INSTRUÇÕES DA TAREFA:
Você pode transcrever fielmente o trecho do texto sobre o fim da obrigatoriedade da autoescola que começa nas palavras que contêm "O objetivo central" e termina logo depois de "de países desenvolvidos."?

TEXTO DE ORIGEM:
Os impactos do fim da obrigatoriedade da autoescola para habilitação
Em 2025, o governo brasileiro propôs eliminar a obrigatoriedade de frequentar autoescolas para obter a Carteira Nacional de Habilitação (CNH) nas categorias A (moto) e B (carro). A iniciativa permitiria que os candidatos estudassem por conta própria, contratassem instrutores autônomos credenciados ou seguissem o modelo tradicional nas autoescolas.
O objetivo central é tornar o processo de habilitação mais acessível e menos burocrático, reduzindo custos ao cidadão e ampliando o acesso à CNH, especialmente para milhões de brasileiros atualmente sem habilitação. Esta análise examina os potenciais impactos econômicos da mudança, seus efeitos na segurança no trânsito e como o novo modelo se compara aos sistemas de licenciamento de países desenvolvidos.

TRECHO DA LISTAGEM:
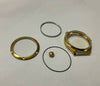 44mm 316L Steel Plating 18K Gold Watch Cases Fit ETA6497/6498 ST36 Movement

RESPOSTA ABAIXO:
O objetivo central é tornar o processo de habilitação mais acessível e menos burocrático, reduzindo custos ao cidadão e ampliando o acesso à CNH, especialmente para milhões de brasileiros atualmente sem habilitação. Esta análise examina os potenciais impactos econômicos da mudança, seus efeitos na segurança no trânsito e como o novo modelo se compara aos sistemas de licenciamento de países desenvolvidos.